The Japanese auto shows comes every two years and has a tradition of bringing some of the craziest, most innovative or pretty damn weird concept vehicles – and since this year marks the show’s return to prime time, we’re going to see a flurry of them on display.
For example, Honda is going to bring next to the already well known Asimo robot the Wander Walker, a concept vehicle that bears a striking resemblance to a phone booth fitted with wheels. Naturally there are also those prototypes that are wild and very serious – because they preview a series model to come in the near future. We also have a huge assortment of models – including alternate fuels – that will potentially change the face of the automotive history in the years to come. Naturally, global producers will be very subtle at the event, a move compensated by Toyota, Nissan, Honda and Mazda. Here are some of the most important debuts to look for at the Japanese fair.
Toyota is bringing numerous products, rekindling its world dominance of the auto market it just recaptured from Volkswagen. Among them we can find the S-FR concept – a show car that might reach production series almost unchanged, showcasing a retro sports car that could yield a three sports car line-up for the automaker. It’s also coming with the FCV Plus, a concept designed to signal the carmaker is not done innovating in the field and is constantly refining and bringing down the costs of the alternative-power technology. Its luxury division Lexus is bringing a concept that will transform later on in the all-new generation LS flagship sedan.

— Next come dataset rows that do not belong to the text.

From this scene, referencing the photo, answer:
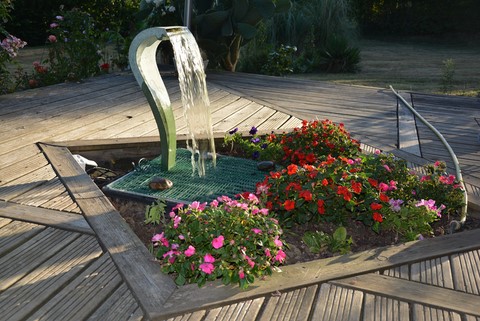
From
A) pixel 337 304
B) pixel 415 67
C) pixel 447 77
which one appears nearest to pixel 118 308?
pixel 337 304

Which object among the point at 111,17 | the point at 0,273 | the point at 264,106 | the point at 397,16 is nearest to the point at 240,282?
the point at 0,273

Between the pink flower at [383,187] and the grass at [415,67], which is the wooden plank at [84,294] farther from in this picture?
the grass at [415,67]

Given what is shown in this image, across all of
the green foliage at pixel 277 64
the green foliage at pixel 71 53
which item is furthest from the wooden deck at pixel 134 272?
the green foliage at pixel 277 64

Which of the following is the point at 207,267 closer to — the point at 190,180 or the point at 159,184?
the point at 159,184

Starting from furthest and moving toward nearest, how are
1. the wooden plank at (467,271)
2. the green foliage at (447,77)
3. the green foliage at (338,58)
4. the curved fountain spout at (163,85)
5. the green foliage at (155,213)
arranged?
the green foliage at (338,58), the green foliage at (447,77), the curved fountain spout at (163,85), the green foliage at (155,213), the wooden plank at (467,271)

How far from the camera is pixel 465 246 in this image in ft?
8.14

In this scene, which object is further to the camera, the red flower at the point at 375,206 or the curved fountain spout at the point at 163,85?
the curved fountain spout at the point at 163,85

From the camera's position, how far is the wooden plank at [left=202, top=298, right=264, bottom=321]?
1.96 m

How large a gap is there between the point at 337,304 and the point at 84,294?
2.96ft

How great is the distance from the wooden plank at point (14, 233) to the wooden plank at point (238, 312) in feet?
3.35

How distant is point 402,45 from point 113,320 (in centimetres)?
1526

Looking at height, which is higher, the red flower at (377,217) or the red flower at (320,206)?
the red flower at (320,206)

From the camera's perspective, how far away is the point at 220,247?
2158mm

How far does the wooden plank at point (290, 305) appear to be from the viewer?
1.98 m
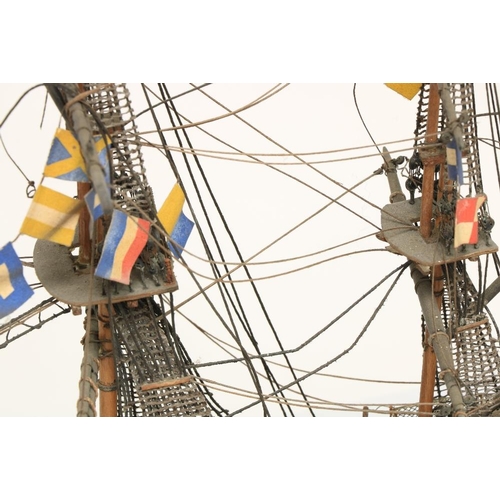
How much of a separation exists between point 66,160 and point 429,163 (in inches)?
61.7

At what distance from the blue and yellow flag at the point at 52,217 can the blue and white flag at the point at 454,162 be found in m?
1.42

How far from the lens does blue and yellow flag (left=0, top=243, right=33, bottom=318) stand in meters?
4.98

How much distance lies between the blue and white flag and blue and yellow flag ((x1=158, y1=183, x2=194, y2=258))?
3.33ft

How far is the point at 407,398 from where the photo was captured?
6.85m

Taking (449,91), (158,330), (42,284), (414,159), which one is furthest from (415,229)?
(42,284)

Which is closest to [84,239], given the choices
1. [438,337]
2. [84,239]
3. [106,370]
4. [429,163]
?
[84,239]

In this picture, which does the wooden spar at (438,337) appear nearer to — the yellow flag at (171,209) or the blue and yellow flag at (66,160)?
the yellow flag at (171,209)

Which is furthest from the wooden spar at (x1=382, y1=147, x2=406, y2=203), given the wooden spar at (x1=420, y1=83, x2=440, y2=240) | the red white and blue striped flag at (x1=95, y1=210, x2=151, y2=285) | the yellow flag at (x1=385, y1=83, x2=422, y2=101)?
the red white and blue striped flag at (x1=95, y1=210, x2=151, y2=285)

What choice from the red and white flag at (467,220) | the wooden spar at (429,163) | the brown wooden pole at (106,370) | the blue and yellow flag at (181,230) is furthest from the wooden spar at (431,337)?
the brown wooden pole at (106,370)

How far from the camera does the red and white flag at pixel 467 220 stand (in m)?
5.40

Mazda is finally letting us know the famed rotary-engine equipped RX-8 will receive a successor – the RX-Vision, complete with rotary engine to complement the off the beat sports car. “The RX-Vision represents a vision of the future that harbors the soul of the Mazda brand,” comments the company, which renders hopes for a production future of the concept. Motorcycle experts Yamaha have turned their attention on the bigger brethrens with four wheels, preparing a concept car rumored to have been designed with input from Gordon Murray, better known for his Formula One race cars.
Honda is also out looking for a successor to the limited production Clarity FCV and will bring to Tokyo the model – a 5-seat sedan hydrogen car that would go on sale next year and come as a larger alternative to the Toyota Mirai. Nissan meanwhile is pushing ahead with its drive to harness the power of batteries, but this time in autonomous mode – the Autonomous EV Concept should also act as a preview for the next generation Leaf electric. A fully fledged world debut comes from British automaker Mini, which has decided to use Tokyo as the venue for its latest generation Convertible.
We’re also being treated to an assortment of crazy stuff – such as the Nissan Teatro for Dayz, or the real world version of its Concept 2020 Vision Gran Turismo videogame car. Toyota is also playing this trump card with the minimalist Kikai and Mitsubishi might join the autonomous pack with the edgy Emirai concept.